A Glimpse into the Proposed Framework
At the heart of this proposal is the idea that India would collect carbon tax proceeds directly, bypassing any revenue sharing with the EU. Specifically, the tax would be applicable to Indian exports destined for European nations, targeting products affected by CBAM. This move underscores India’s commitment to align with global climate change initiatives while seeking economic benefits from carbon pricing.
Tax Calculation and Selective Application
The proposal suggests that the tax or levy on exports to the EU will be calculated using a method akin to the one employed by CBAM, considering overall emission-reducing efficiency (ER). However, this taxation will be limited to select products that India intends to export to European countries. This selective approach raises discussions about its constitutionality, a critical aspect that needs thorough examination.
The EU’s Perspective
From the EU’s viewpoint, the central concern revolves around price equivalence rather than equivalent emission reductions. For India to gain acceptance for such a law, an agreement with the EU is imperative. This agreement should encompass key aspects, including data collection and verification. It’s important to note that the EU has already adopted rules governing the implementation of CBAM, marking the start of its transitional phase on October 1, 2023, which will run until the end of 2025.
Carbon Pricing and Its Impact
Carbon pricing is a crucial aspect of this entire framework. Notably, carbon credits are a significant component of CBAM, with EU importers having to purchase CBAM certificates starting from January 1, 2026, corresponding to the embedded emissions above the EU-ETS benchmark levels. These certificates are priced at €85 per tonne of CO2, with a progressive increase anticipated. This pricing mechanism directly impacts industries, especially those with high emissions like steel and aluminium.
India’s Unique Challenges
India faces unique challenges when it comes to carbon emissions. For instance, the country’s aluminium sector is among the highest greenhouse gas emitters globally. The top two aluminium smelters in India emit approximately 20.92 tonnes of CO2 per tonne of aluminium produced, in stark contrast to global players like Rio Tinto and Alcoa Corp, which boast significantly lower emissions per tonne. Similarly, the steel sector exhibits higher CO2 emissions compared to the global average, making it imperative for India to address these issues comprehensively.
Counter Measures and Carbon Markets
Indian officials have also floated the idea of counter-tax measures on EU imports, although the validity of such measures remains under scrutiny. The compatibility of these taxation policies with WTO regulations is a primary concern.

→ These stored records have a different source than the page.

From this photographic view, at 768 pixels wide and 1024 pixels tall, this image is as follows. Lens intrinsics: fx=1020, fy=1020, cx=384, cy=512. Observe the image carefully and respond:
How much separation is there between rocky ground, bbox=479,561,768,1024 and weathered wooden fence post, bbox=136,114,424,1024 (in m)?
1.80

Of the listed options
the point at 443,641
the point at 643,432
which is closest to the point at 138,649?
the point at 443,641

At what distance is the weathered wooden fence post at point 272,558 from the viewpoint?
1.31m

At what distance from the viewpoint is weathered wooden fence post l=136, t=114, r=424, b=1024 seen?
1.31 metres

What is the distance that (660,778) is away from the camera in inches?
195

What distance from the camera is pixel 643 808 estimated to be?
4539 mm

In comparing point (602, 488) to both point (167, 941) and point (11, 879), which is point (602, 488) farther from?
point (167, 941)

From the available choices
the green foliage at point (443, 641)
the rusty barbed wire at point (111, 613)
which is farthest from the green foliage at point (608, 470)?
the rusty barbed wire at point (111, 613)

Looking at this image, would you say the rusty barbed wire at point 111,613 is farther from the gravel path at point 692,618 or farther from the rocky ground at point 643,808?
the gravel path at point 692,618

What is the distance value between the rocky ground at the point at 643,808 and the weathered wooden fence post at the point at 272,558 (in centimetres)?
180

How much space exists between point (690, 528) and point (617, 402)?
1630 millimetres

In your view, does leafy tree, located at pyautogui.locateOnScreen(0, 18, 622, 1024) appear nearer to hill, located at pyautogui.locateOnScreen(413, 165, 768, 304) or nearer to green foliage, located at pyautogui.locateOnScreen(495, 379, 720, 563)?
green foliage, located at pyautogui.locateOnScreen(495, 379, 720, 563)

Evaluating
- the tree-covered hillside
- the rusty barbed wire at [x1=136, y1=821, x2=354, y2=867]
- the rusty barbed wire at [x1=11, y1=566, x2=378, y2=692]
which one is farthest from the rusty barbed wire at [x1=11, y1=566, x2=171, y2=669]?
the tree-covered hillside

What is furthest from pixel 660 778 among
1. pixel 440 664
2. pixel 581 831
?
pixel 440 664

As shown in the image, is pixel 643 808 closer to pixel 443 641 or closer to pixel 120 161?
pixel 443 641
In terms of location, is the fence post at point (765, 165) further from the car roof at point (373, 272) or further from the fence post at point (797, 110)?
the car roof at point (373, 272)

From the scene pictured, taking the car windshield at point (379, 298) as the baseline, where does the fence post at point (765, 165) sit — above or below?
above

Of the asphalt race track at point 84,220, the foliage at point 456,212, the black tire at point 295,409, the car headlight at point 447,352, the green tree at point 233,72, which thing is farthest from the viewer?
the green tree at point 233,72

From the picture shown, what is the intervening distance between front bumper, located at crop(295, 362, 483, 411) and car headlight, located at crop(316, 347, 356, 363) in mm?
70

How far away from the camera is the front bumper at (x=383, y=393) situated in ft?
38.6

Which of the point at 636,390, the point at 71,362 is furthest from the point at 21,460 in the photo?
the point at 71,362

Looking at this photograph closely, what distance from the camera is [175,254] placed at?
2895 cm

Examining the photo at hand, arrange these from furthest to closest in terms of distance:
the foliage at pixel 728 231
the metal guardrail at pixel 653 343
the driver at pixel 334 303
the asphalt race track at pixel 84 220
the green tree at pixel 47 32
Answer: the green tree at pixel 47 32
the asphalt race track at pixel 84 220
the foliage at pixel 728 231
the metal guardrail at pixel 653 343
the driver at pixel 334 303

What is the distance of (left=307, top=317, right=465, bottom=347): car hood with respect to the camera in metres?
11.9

Moreover, Indian policymakers are exploring the possibility of linking India’s emerging carbon markets with the EU’s Carbon Credit Trading System, an endeavour that presents its own set of challenges.
In conclusion, India’s consideration of its own carbon tax framework in line with the EU’s CBAM principles reflects the country’s commitment to environmental sustainability and economic adaptability. However, the path forward requires careful deliberation, encompassing legal, economic, and environmental dimensions, to ensure a harmonious transition into this new era of carbon taxation.